Aadhar, PAN Must from July 1, 2017 with One Rider

The Supreme Court in its judgement has upheld Section 139AA of the Income Tax Act,1961 as constitutionally valid which required quoting of the Aadhaar number in applying for PAN as well as for filing of income tax returns.

The Court also held that the “Parliament was fully competent to enact Section 139AA of the Act and its authority to make this law was not diluted by the orders of this Court.” Therefore, no violation of the earlier Supreme Court orders were found in enacting the provision.

The Court has also held that Section 139AA of the Act is not discriminatory nor it offends equality clause enshrined in Article 14 of the Constitution. The Section is also not violative of Article 19(1)(g) of the Constitution in so far as it mandates giving of Aadhaar number for applying PAN and in the income tax returns and linking PAN with Aadhaar number.

Section 139AA(1) of the Income Tax Act,1961 as introduced by the Finance Act, 2017 provides for mandatory quoting of Aadhaar/Enrolment ID of Aadhaar application form, for filing of return of income and for making an application for allotment of PAN with effect from 1st July, 2017.

The Section provides that every person who has been allotted PAN as on the 1st day of July, 2017, and who is eligible to obtain Aadhaar, shall intimate his Aadhaar on or before a date to be notified by the Central Government. In case of non-intimation of Aadhaar, the PAN allotted to the person shall be deemed to be invalid from a date to be notified by the Central Government.

The Hon’ble Supreme Court has upheld Section 139AA(1) which mandatorily requires quoting of Aadhaar for new PAN applications as well as for filing of returns.

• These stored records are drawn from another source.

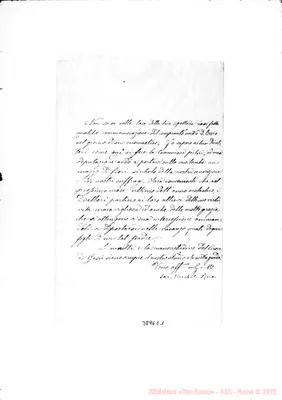 Fotogramma E 1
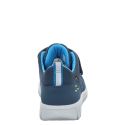 SUPERFIT, SPORT 7 MINI, BLAU_3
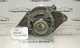 Alternador de opel-(292543)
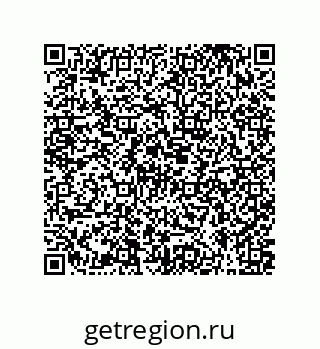 79631319372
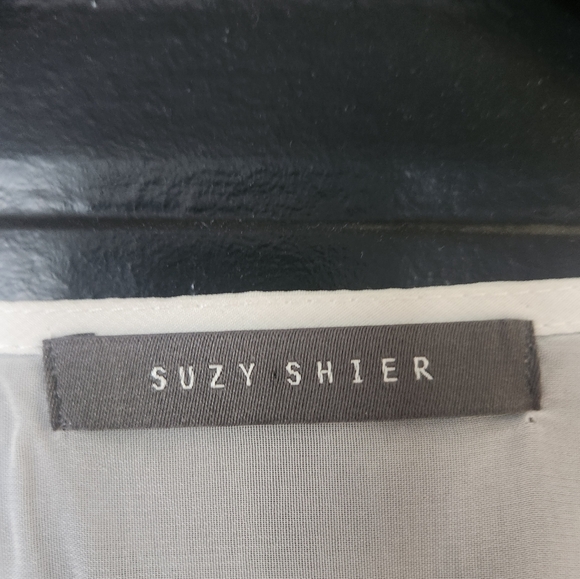 Top - Picture 4 of 6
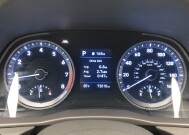 2022 Hyundai Sonata in Jacksonville, FL 32210 - 18143916 23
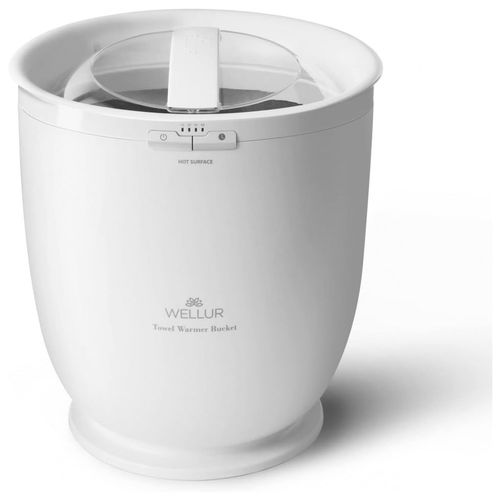 image-77d1170c8d5340888db6b70175a72d51 image-77d1170c8d5340888db6b70175a72d51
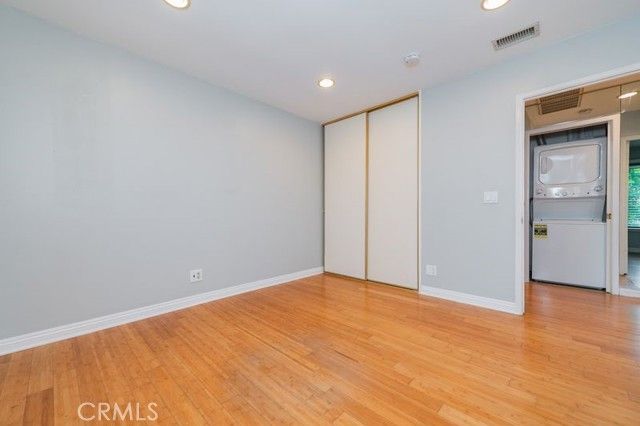 3062 Via Serena D, Laguna Woods, CA 92637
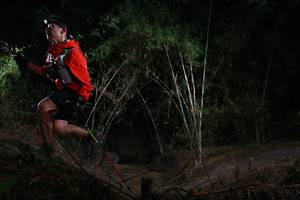 BIB: 
                            <button type="button" onclick="openModal(6912163)" class="btn btn-primary btn-sm float-right btn-popup" data-toggle="modal" data-target=".modal-high-quality">
                        <i class="fas fa-shopping-cart"></i> Add to Cart
                    </button>
                                            <button type="button" onclick="isThisMe(6912163, true)" class="btn btn-success btn-sm float-right btn-popup btn-isme hidden" data-toggle="tooltip" data-placement="bottom" title="นี่คือรูปของคุณใช่ไหม คลิกที่นี่เพื่อเอาเข้าอัลบั้ม">
                        <i class="fas fa-plus"></i> Add to album
                    </button>
                    <button type="button" onclick="isThisMe(6912163, false)" class="btn btn-warning btn-sm float-right btn-popup btn-isnotme hidden">
                        <i class="fas fa-ban"></i> Remove from album
                    </button>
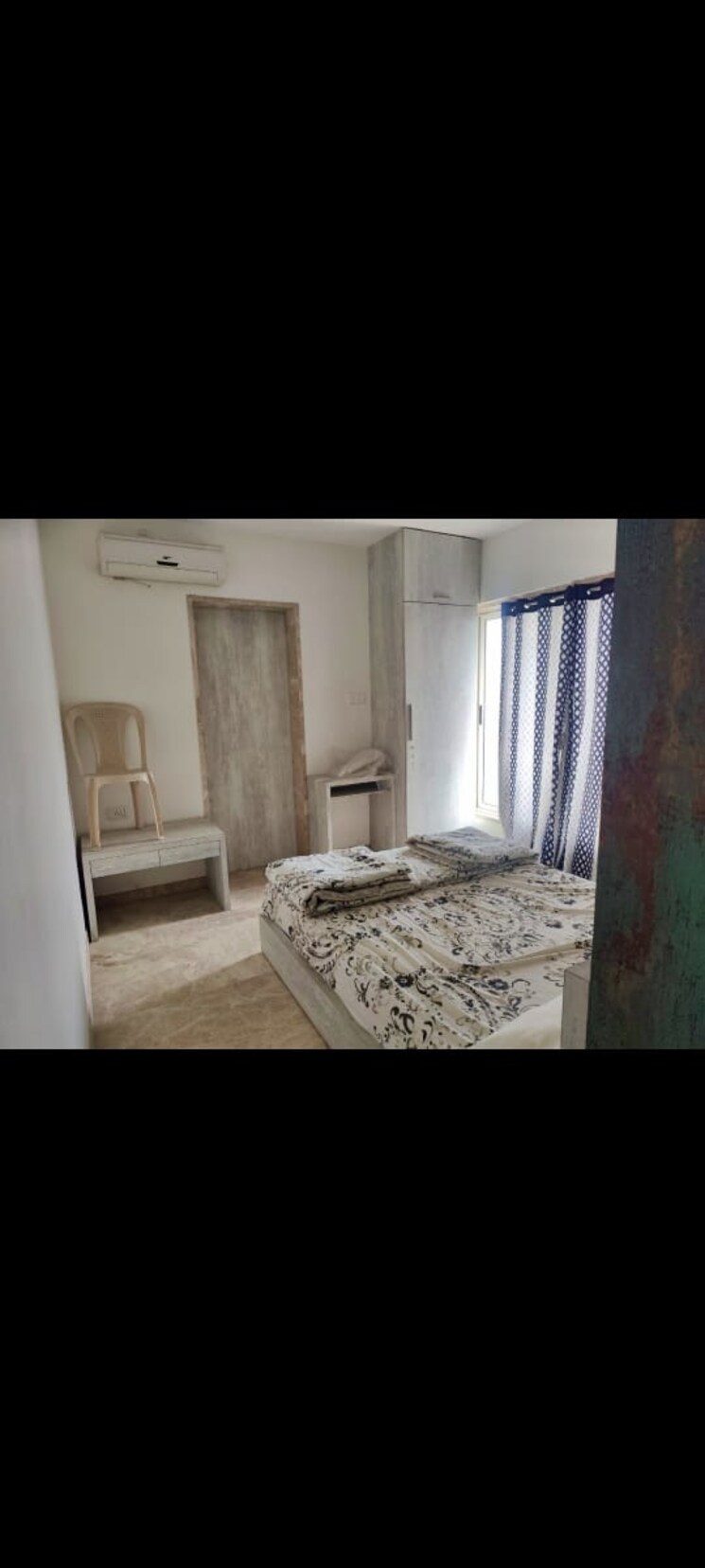 Bedroom, malad west 2 Bedroom 700 Sq.Ft. Apartment In Malad West Mumbai 9746616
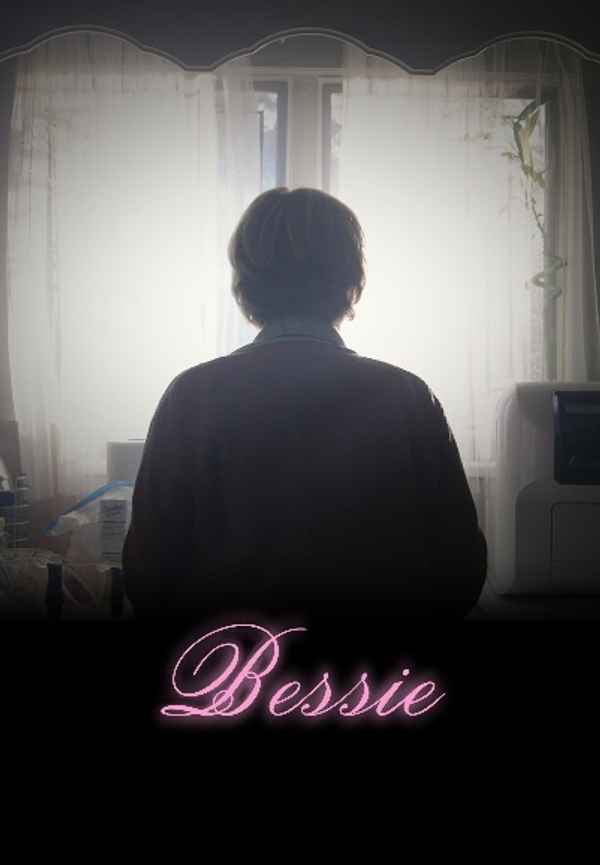 Bessie Poster 4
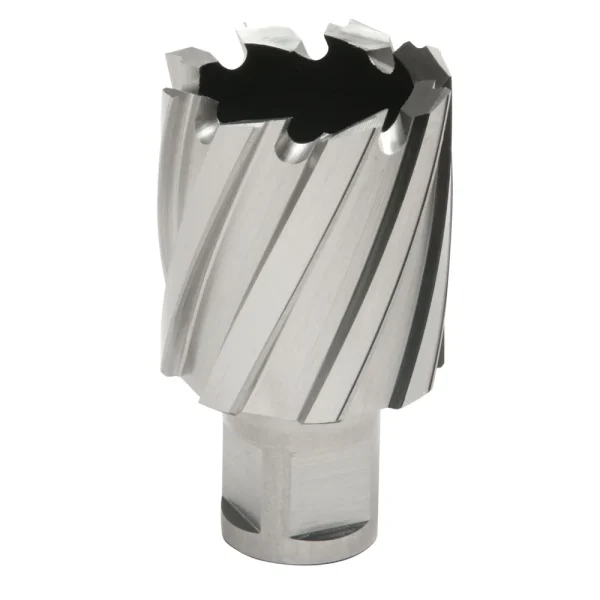 HOUGEN 12140 1-1/4″ X 1″ “12,000-Series” Annular Cutter
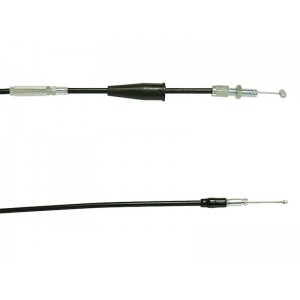 Cablu acceleratie KAWASAKI KX 125/250 '88-'91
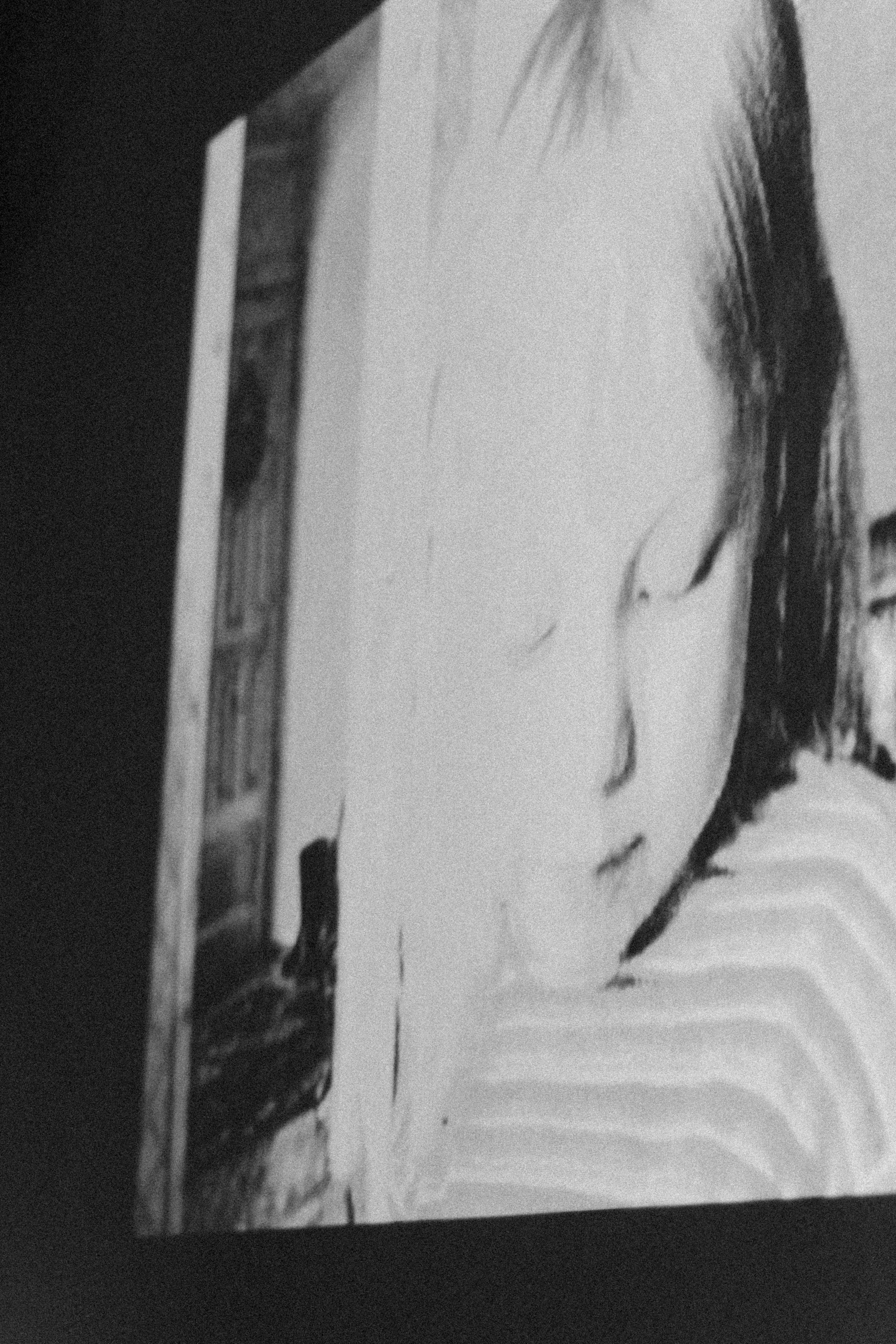 22.06.2026. Свадебный фотограф в Санкт-Петербурге Баженова Алина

The Supreme Court has granted a partial stay for the time being pending resolution of the other cases before the larger bench of the Supreme Court. “Those assessees who are not Aadhaar card holders and do not comply with the provision of Section 139(2), their PAN cards be not treated as invalid for the time being. It is only to facilitate other transactions which are mentioned in Rule 114B of the Rules,” said the court in its ruling.